IIRC the old valve states did not have chorus (have to ask my old buddy his are from the same era). Chuck used to use an old CE-2 and an MXR phaser from what I've been told by a fairly dependable source. I think there is also a list of his equipment out on the net. I'll look again and post if I find it.

Adam


----------



## Mattayus (Aug 1, 2008)

could be a touch of delay too? sounds like it to me anyway


----------



## Nick (Aug 1, 2008)

my guess is its a really tight chorus so that there is no 'dual sound' effect it just sounds like one sound but a bit wierd.

I know exactly what your talking about though Naren, It sounds cool as fuck imo


----------



## Naren (Aug 1, 2008)

I also think it sounds cool as fuck. And Death is the only band I've ever heard that has that kind of sound, so I was wondering what he was using to get it. To me, it just sounded kinda like chorus and phaser (just a little) and kinda harmonized, but I really couldn't tell.


----------



## petereanima (Aug 1, 2008)

chuck used the 8100 valvestate, without chorus, and what i've read from many sources he used the boss chorus and a mxr phase, as already mentioned.


----------



## 7 Dying Trees (Aug 1, 2008)

neoclassical said:


> IIRC the old valve states did not have chorus (have to ask my old buddy his are from the same era). Chuck used to use an old CE-2 and an MXR phaser from what I've been told by a fairly dependable source. I think there is also a list of his equipment out on the net. I'll look again and post if I find it.
> 
> Adam


THe 8200 did, i know, i drooled over that amp for years


----------



## DeathShred1 (Aug 2, 2008)

All the interviews I have read Chuck said he used the Marshall 8200 head and the full size 4x12 Marshall cabs. I know on the Human cd he said in a interview he used randall amps for the recording. Live Chuck had the sound guy do his effects for him.


----------



## Ancestor (Aug 6, 2008)

From the actual source, Jim Morris at Morrisound Studios:



> Robert ---
> 
> Nice to hear from you!!!
> 
> ...


----------



## Lozek (Aug 6, 2008)

I got this one. A friend of mine techs for Cynic and their Road Manager is the same guy that Road Managed Death. There was a very secret weapon that comprised a lot of Chucks tone and the chorus effect you're talking about. Drum roll..........it was a...........1x10 Kallien Krueger bass combo owned by the Road Manager!!!!

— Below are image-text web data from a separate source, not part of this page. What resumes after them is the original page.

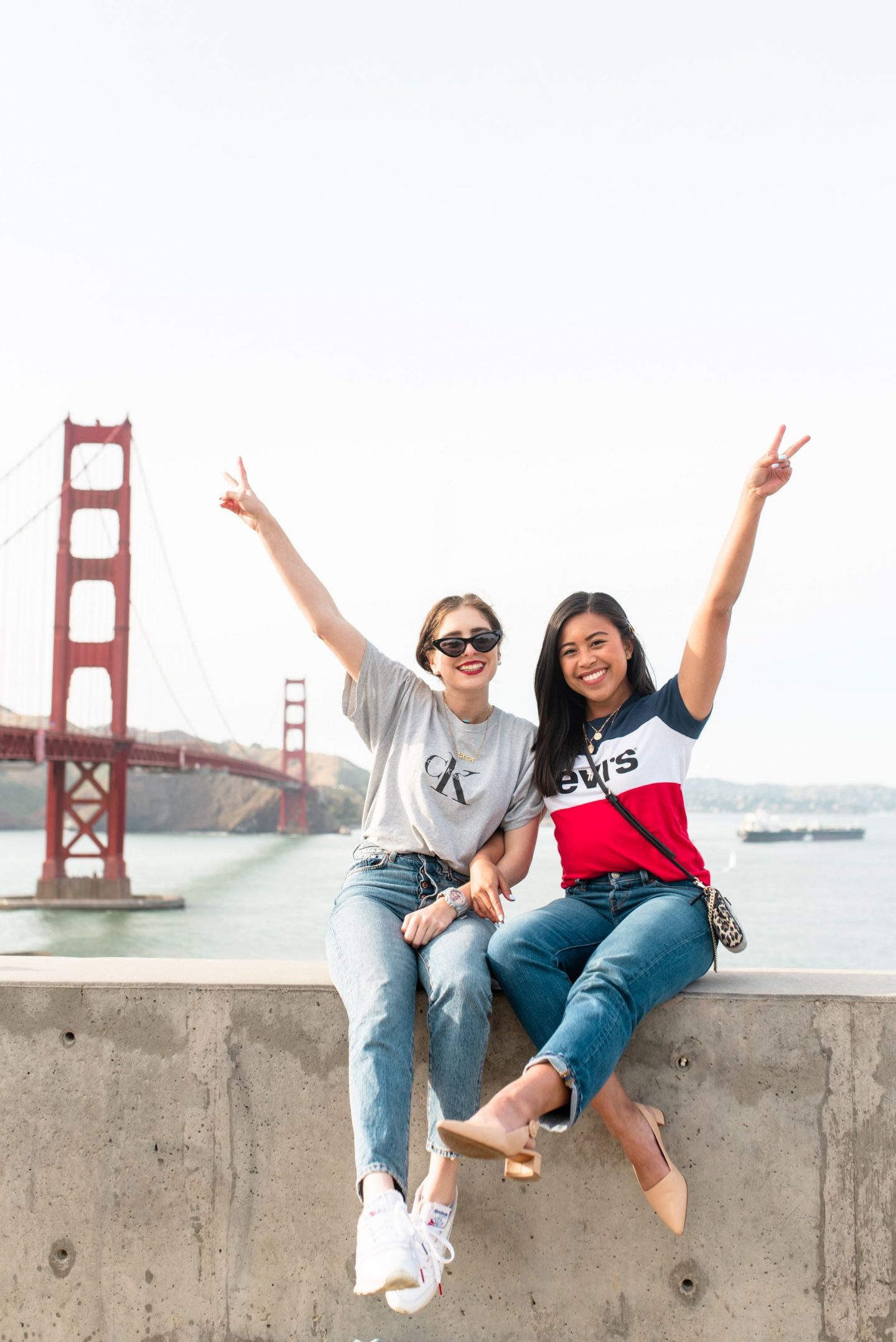 Golden Gate Bridge - Best Friends posing in front of the golden gate  - San Francisco's Most Instagrammable Places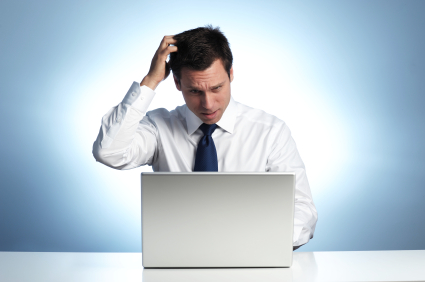 Man Scratching Head at Computer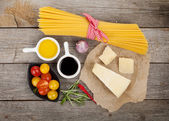 Parmesan cheese, pasta, tomatoes — Stock Photo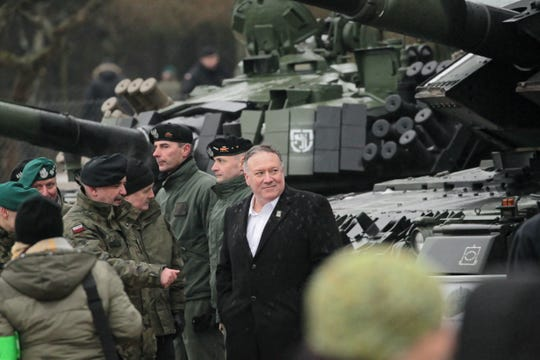 Secretary of State Mike Pompeo, center, visits NATO soldiers in Poland, on Feb. 13, 2019. Pompeo is in Poland for a summit on the Middle East.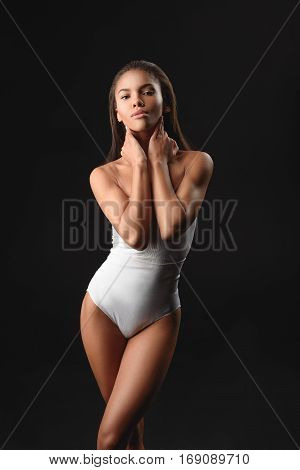 Seductive young african woman is standing and posing in tight underwear. She is touching her neck and looking forward with desire. Isolated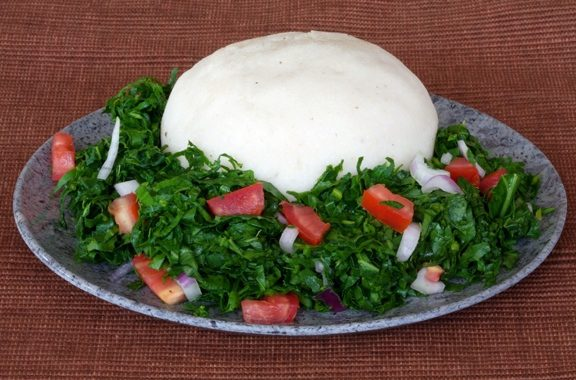 Ugali is a type of maize flour porridge and is a staple of Kenyan cuisine.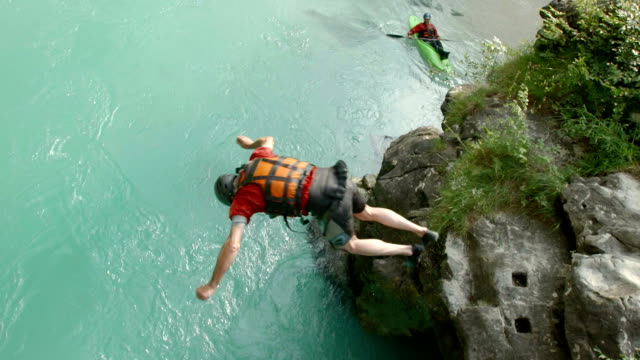 HD: Kayaker Doing A Front Flip Into The River video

Apparently there was 'just something' that Chuck loved about playing through this amp, especially the Chorus. Whether that's what you hear on the record I couldn't tell you, but I do know that live, behind those walls of Valvestates was a tiny little bass amp comprising most of Chucks tone.


----------



## Ancestor (Aug 6, 2008)

Lozek said:


> Whether that's what you hear on the record I couldn't tell you, but I do know that live, behind those walls of Valvestates was a tiny little bass amp comprising most of Chucks tone.



Go back one post before yours and read the quote.  That's directly from the recording engineer.


----------



## chaztrip (Aug 6, 2008)

What is Jim Morris refering to when he stated this: "Tuning was the most time consuming thing because both Chuck and I were pretty particular about it."

Is he talking about getting the guitars 100% spot on? or some weird tuning? I thought most of their stuff was 1 step down?


anyway Chuck was a  guitar player


----------



## eaeolian (Aug 6, 2008)

chaztrip said:


> Is he talking about getting the guitars 100% spot on? or some weird tuning? I thought most of their stuff was 1 step down?



Getting the tuning spot on. It's amazing how much difference a couple of cents can make when you're quadruple-tracking...


----------